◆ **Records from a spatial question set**
::::::::::
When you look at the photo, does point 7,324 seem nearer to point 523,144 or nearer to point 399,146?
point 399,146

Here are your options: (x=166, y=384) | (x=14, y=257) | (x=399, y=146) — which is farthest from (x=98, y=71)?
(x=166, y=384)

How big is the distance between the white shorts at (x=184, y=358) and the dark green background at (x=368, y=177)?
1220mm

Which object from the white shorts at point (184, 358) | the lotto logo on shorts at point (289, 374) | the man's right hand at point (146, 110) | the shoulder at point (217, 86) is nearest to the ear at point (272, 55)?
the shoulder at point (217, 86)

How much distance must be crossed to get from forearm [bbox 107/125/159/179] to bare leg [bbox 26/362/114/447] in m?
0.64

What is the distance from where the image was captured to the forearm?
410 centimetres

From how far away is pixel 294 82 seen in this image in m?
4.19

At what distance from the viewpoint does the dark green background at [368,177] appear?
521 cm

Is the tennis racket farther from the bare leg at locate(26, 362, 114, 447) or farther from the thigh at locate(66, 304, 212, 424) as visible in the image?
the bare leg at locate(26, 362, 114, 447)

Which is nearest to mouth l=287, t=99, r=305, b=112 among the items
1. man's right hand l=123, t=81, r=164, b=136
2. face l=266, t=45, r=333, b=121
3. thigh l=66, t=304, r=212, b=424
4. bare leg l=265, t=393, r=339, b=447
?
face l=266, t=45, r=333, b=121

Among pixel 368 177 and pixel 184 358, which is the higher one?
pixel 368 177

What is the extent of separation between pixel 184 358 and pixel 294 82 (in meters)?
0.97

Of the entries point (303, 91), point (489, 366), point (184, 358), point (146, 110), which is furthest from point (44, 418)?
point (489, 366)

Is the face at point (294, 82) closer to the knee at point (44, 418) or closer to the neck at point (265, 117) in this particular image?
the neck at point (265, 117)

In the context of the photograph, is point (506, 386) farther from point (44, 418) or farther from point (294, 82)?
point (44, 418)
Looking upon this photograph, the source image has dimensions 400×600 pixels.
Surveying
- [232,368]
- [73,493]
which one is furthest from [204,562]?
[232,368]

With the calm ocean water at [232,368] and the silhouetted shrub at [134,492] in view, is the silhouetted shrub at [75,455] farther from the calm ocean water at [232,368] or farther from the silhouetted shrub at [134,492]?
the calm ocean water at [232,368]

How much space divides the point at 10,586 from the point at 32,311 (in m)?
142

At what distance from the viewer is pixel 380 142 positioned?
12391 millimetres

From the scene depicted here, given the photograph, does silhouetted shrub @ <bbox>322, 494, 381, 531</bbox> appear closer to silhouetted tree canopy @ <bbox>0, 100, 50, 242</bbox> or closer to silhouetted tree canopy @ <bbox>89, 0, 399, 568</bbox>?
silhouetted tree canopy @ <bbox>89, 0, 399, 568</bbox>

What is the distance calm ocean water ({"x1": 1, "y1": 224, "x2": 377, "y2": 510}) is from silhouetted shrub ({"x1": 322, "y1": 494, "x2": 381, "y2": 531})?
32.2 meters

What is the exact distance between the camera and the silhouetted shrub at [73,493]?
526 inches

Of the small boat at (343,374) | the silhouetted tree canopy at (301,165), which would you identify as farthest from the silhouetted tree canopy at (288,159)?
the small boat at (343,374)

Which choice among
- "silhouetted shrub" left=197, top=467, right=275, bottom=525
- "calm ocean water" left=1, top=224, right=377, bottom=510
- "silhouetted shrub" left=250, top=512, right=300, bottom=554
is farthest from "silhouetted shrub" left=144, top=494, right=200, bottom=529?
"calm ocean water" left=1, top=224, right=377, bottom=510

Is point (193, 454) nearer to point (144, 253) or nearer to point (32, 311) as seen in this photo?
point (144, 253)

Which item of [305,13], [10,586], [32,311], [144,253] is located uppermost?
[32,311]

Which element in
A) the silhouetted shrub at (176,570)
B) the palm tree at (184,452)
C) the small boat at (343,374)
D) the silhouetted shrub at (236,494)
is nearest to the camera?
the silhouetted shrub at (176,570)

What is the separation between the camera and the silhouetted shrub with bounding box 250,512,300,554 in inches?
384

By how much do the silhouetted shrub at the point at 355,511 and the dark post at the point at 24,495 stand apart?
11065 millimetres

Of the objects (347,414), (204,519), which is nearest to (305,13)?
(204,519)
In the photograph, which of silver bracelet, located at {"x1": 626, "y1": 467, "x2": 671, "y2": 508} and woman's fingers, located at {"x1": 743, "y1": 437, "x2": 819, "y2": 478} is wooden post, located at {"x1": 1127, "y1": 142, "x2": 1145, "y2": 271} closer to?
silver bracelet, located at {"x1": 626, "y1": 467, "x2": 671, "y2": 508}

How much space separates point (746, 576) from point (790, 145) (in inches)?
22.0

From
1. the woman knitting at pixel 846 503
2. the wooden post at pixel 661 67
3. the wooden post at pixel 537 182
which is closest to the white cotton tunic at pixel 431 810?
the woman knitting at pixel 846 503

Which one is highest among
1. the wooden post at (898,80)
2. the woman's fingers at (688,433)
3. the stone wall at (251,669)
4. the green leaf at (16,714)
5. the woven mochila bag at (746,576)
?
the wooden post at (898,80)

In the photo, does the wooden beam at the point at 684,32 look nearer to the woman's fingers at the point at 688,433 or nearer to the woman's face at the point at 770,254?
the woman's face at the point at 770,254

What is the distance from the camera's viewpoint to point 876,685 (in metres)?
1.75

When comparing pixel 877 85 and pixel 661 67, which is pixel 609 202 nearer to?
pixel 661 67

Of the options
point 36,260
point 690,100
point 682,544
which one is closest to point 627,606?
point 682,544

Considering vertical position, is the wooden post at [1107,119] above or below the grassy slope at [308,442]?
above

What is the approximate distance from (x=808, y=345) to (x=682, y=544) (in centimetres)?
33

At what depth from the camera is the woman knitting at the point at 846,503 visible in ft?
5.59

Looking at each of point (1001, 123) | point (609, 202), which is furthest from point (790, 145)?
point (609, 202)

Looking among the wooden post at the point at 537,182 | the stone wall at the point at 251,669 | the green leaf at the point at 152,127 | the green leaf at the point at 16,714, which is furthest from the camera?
::::::::::
◆ **Stated goal**
Repeat, character for character, the lines from the one that holds "What is the distance from the" to the final line of the material, inclusive, and no other lines.

◆ **Completed task**
What is the distance from the camera's viewpoint to point 876,685 (in metres)?
1.75

When comparing pixel 877 85 and pixel 661 67, which is pixel 609 202 nearer to?
pixel 661 67

Of the options
point 36,260
point 690,100
point 682,544
which one is closest to point 627,606?
point 682,544

Considering vertical position, is the wooden post at [1107,119] above or below the grassy slope at [308,442]?
above

What is the approximate distance from (x=808, y=345) to (x=682, y=544) (in centimetres)?
33

At what depth from the camera is the woman knitting at the point at 846,503 visible in ft?
5.59

Looking at each of point (1001, 123) | point (609, 202), which is furthest from point (790, 145)?
point (609, 202)

Looking among the wooden post at the point at 537,182 | the stone wall at the point at 251,669 | the green leaf at the point at 152,127 | the green leaf at the point at 16,714, which is furthest from the camera?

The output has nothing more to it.